Estratto della pagina:
>>

Altri studiosi precisavano che tra le vere
genialità dell’edificio ci sono le scansioni
dei mattoni, appunto il dialogo con la tradizione
cremonese, ma con richiami alla domus romana
e ai capitelli egizi, probabilmente un riferimento
a quel Mediterraneo che doveva essere la
culla del nascente impero mussoliniano, e
il soffitto “ondeggiante” che fu studiato
da Cocchia per dare luminosità naturale all’interno.
Ce n’è abbastanza per affermare che l’opera
di Cocchia è importantissima e andrebbe seriamente
tutelata. Ma ora sappiamo che il progetto
del Museo del Violino o delle Eccellenze
Cremonesi la stravolgerà.
E’ vero che Palazzo dell’Arte è inutilizzato
da anni e in cattive condizioni, ma siamo
sicuri che ricoprire le sue mura con ascensori,
superfici riflettenti, corridoi di cristallo,
sia una buona idea rispettosa dell’edificio
di Cocchia? E le passerelle colorate appese
ai soffitti? Le aggiunte del progetto approvato
non finiranno per dominare e spegnere proprio
le peculiarità del palazzo? E quella bizzarria
appoggiata sul tetto, che qualcuno chiama
“lumacone”, altri “banana”, non finirà per
essere l’ennesimo sfregio al paesaggio di
Cremona? Se qualche privato avesse messo
la “banana” sul tetto della propria casa
in centro storico, come avrebbe reagito la
Commissione Edilizia?

<<

Materiale di riferimento:
>>

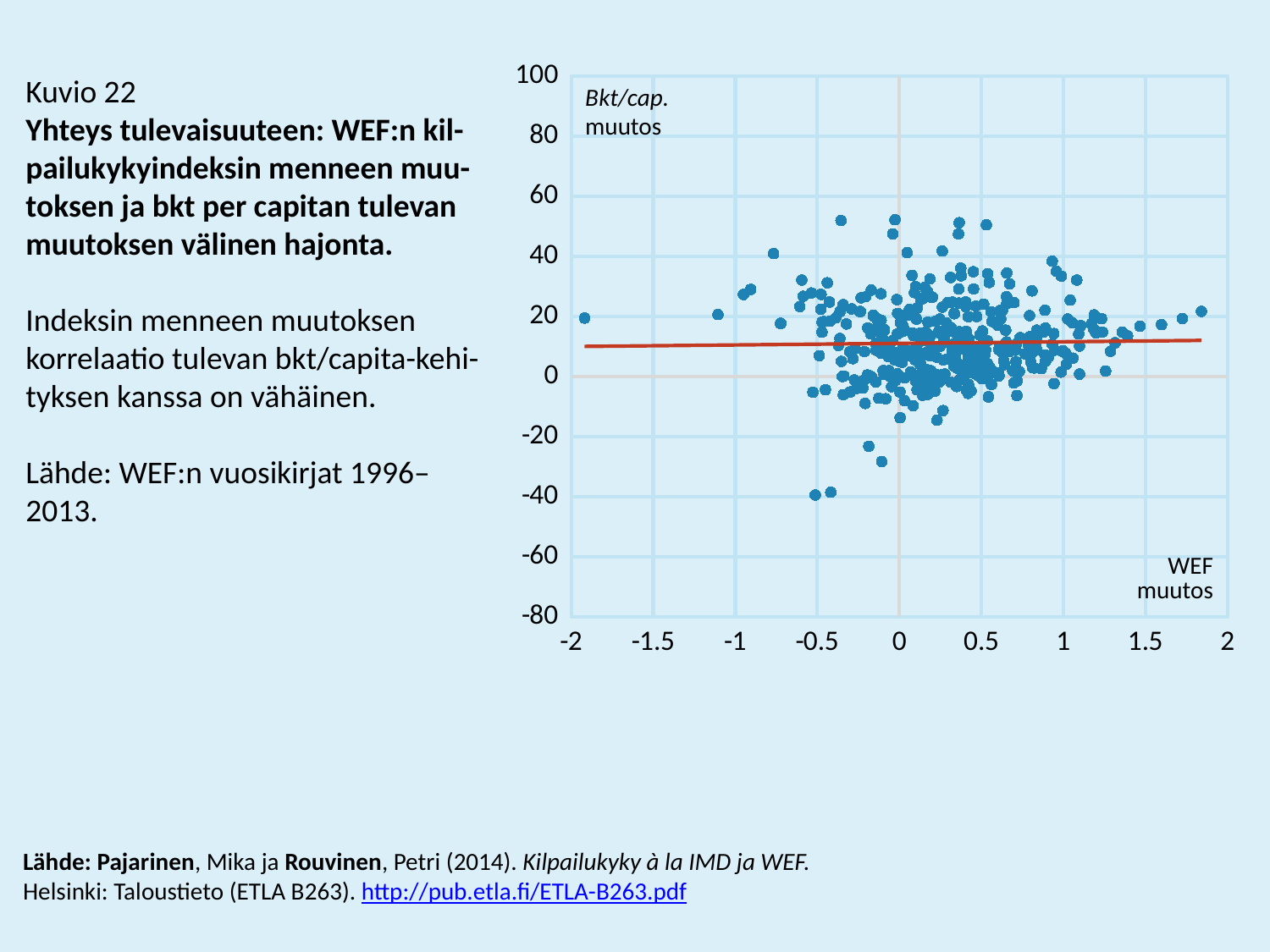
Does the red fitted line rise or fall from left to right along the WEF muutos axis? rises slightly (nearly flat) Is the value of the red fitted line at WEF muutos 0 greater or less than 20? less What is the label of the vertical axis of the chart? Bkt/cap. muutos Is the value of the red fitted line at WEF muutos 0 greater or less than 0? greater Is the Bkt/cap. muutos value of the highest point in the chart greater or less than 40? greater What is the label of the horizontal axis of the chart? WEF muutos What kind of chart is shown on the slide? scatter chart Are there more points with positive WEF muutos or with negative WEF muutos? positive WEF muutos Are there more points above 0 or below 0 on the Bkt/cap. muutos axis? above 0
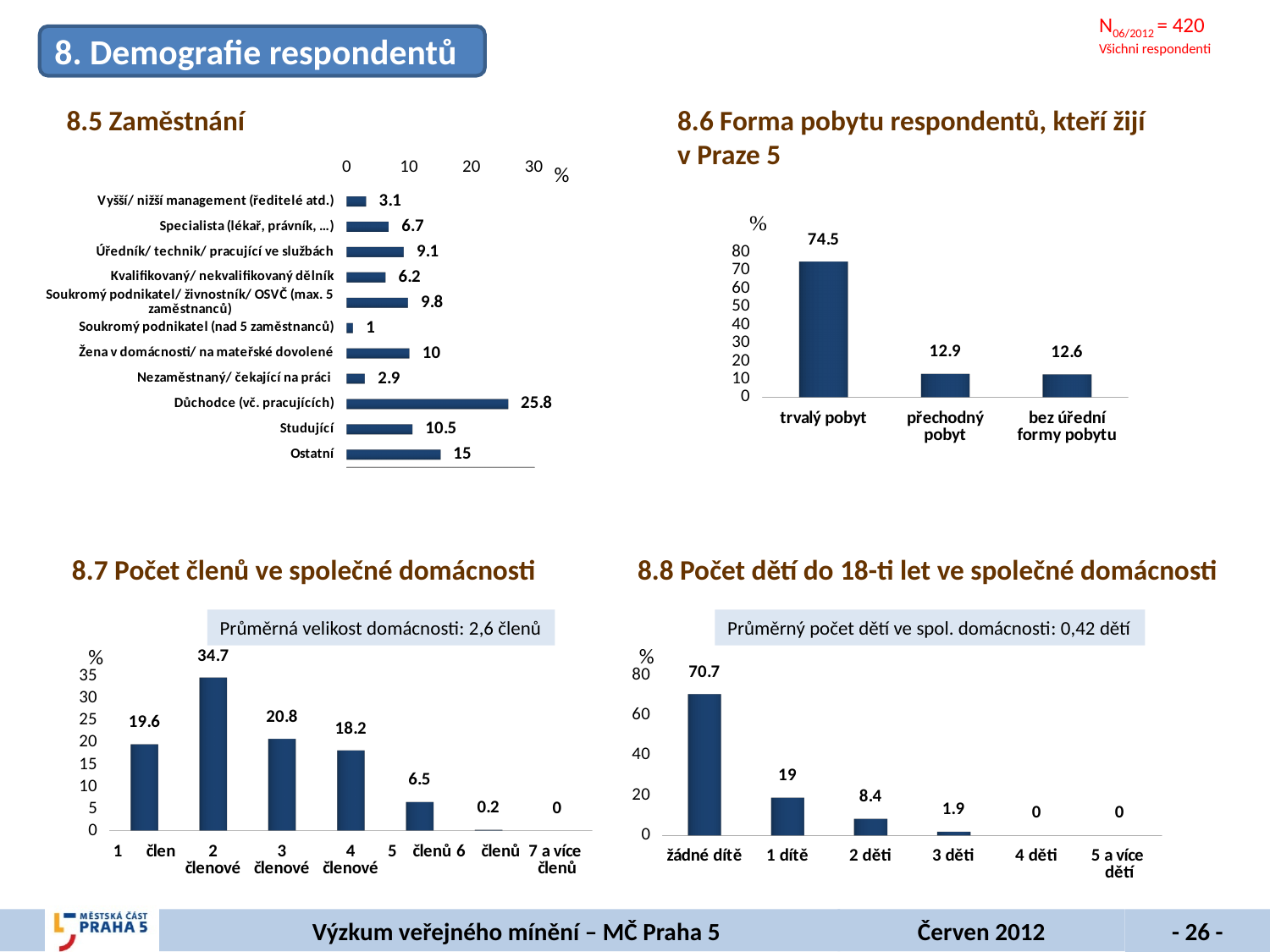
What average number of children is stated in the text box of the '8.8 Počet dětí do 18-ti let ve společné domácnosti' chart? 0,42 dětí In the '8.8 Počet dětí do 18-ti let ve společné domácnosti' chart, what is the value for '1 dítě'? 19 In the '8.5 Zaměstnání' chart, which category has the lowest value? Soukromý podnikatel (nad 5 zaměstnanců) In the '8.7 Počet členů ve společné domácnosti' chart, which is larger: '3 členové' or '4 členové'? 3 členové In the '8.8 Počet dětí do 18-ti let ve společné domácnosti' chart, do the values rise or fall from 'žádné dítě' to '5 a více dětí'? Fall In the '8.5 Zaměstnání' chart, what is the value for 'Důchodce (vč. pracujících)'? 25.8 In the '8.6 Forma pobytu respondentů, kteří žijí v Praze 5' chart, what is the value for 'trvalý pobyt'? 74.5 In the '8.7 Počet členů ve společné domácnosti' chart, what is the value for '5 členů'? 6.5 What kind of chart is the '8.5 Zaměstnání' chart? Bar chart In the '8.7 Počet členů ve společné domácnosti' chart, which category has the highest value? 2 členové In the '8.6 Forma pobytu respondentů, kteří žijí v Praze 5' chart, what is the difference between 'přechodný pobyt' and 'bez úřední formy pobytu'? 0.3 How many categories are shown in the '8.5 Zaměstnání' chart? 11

<<

Completi quanto segue:
a: Nel testo sul Palazzo dell'Arte, a quale scopo Cocchia studiò il soffitto “ondeggiante”?
b: Riporti il brano del testo sul Palazzo dell'Arte da "Ce n’è abbastanza" a "Cremonesi la stravolgerà.".
c: Prosegua il testo sul Palazzo dell'Arte a partire dall'ultima frase riportata.

Risposte per compito:
a: Per dare luminosità naturale all'interno.

b:
Ce n’è abbastanza per affermare che l’opera
di Cocchia è importantissima e andrebbe seriamente
tutelata. Ma ora sappiamo che il progetto
del Museo del Violino o delle Eccellenze
Cremonesi la stravolgerà.

c:
Insomma, era impossibile un progetto per
un restauro davvero conservativo? Proprio
perché l’argomento è complesso, richiederebbe
studio, discussione, ricerca. Richiederebbe
soprattutto il principio di cautela: se non
si è sicuri delle conseguenze è meglio non
fare, il che non significa non combinare
nulla, ma significa “non fare ora” e studiare
e ricercare per capire meglio e migliorare
le idee.
Spero che la nuova amministrazione comunale
voglia rendere il progetto per il restauro
del palazzo di Cocchia molto meno invasivo
e più sobrio, e soprattutto, non sia ammalata
del “presentismo” imperante che rende i politici
schiavi del sondaggio d’opinione e della
voglia di mostrarsi come “quelli che fanno,
che agiscono e che risolvono” a tutti i costi,
che non voglia quindi sacrificare all’utilità
del momento il futuro, oggi di Palazzo dell’Arte,
domani di chissà cos’altro.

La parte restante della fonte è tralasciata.